## Short exercise A
Pick out every line of the listing that contains the word "photograph".

## Reading passage
◇ ◇ ◇

Here’s Sarah Fye with a humorous story about her relationship with her mother, told at January 2017’s theme “Starting.”
I started to contemplate my word choices as I stood in my walk in closet covered head to toe in roughly 36 ounces of bright red cherry Sonic slushee. The other 12 ounces or so was splattered all over my clothing, shoes, and accessories. Only seconds after the freezing cold beverage came flying towards my head at lightning speed, I wiped the corn syrup and red number 40 infused beverage from my eyes to see my mom standing in the doorway of my bedroom with her hand on her hip. The words parted her lips like Moses parted the red sea, only this time the sea was made of frozen water, artificial flavors, and food coloring. Still, I’ll never forget the look in her eye when her message came through loud and clear.
“Clean it up.”
Now let me explain before you get the wrong idea. My mom is actually the best. She is in no way, shape, or form, a Mommy Dearest type. She is not a tyrant. In fact, she would go to the ends of the earth for anyone she loves.
She’s also a strong southern woman who doesn’t take any shit.
In reality, it was me who was the tyrant.
Imagine me, Sarah Fye, a 17 year old girl with a wild heart and adventurous spirit. Imagine also, me with quite the attitude. And lastly, imagine me, a 17 year old girl with a wild spirit and quite the attitude, living with full on teenage angst and residing with a mother who was experiencing the most extreme stage of menopause.
Hormones flying everywhere. My poor father.

◇ ◇ ◇

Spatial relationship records
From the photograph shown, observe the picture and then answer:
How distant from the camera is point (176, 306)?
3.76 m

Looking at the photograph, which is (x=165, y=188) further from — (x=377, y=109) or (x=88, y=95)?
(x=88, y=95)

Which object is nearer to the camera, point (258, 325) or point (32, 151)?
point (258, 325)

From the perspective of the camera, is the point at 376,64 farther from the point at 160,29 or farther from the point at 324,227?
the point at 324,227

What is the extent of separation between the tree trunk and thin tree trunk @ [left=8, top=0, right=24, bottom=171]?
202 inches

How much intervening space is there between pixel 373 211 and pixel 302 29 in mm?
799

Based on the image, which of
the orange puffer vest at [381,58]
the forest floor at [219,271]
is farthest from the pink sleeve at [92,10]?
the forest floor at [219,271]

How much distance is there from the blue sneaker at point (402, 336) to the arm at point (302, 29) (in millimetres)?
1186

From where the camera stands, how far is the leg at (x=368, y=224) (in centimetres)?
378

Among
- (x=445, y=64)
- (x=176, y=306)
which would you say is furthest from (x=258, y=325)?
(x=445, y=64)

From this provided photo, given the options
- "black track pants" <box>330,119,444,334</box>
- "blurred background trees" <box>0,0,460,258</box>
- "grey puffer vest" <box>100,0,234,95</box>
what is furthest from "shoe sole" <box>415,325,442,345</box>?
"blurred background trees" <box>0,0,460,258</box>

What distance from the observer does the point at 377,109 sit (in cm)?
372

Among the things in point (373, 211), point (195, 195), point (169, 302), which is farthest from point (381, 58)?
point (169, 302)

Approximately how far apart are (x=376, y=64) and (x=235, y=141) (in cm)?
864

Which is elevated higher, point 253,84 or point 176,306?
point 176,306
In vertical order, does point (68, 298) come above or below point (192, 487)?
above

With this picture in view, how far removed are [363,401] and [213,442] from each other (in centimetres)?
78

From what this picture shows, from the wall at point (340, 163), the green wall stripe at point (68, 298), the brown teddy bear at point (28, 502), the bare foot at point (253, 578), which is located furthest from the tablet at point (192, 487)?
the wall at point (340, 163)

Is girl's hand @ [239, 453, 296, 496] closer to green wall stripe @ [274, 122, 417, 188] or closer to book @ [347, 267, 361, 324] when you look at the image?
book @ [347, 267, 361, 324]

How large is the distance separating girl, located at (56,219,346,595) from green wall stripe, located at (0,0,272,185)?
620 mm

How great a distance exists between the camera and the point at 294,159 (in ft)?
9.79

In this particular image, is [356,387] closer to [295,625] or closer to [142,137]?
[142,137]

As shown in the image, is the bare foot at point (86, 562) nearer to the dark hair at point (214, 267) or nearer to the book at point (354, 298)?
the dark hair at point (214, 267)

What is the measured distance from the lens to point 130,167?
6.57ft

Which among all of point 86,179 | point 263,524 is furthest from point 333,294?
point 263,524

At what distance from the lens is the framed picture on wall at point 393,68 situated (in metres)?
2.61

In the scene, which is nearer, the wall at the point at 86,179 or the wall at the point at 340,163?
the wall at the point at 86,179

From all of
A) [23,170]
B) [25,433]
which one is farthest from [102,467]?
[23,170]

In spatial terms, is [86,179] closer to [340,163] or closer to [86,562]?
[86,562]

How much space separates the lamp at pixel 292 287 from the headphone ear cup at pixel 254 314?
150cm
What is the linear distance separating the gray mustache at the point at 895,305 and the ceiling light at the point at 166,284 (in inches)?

◇ ◇ ◇

## Short exercise B
In the story about Sarah Fye and her mother, what three things is the sea said to be made of this time?

## Output A
From the photograph shown, observe the picture and then answer:
Looking at the photograph, which is (x=165, y=188) further from — (x=377, y=109) or (x=88, y=95)?

## Output B
Frozen water, artificial flavors, and food coloring.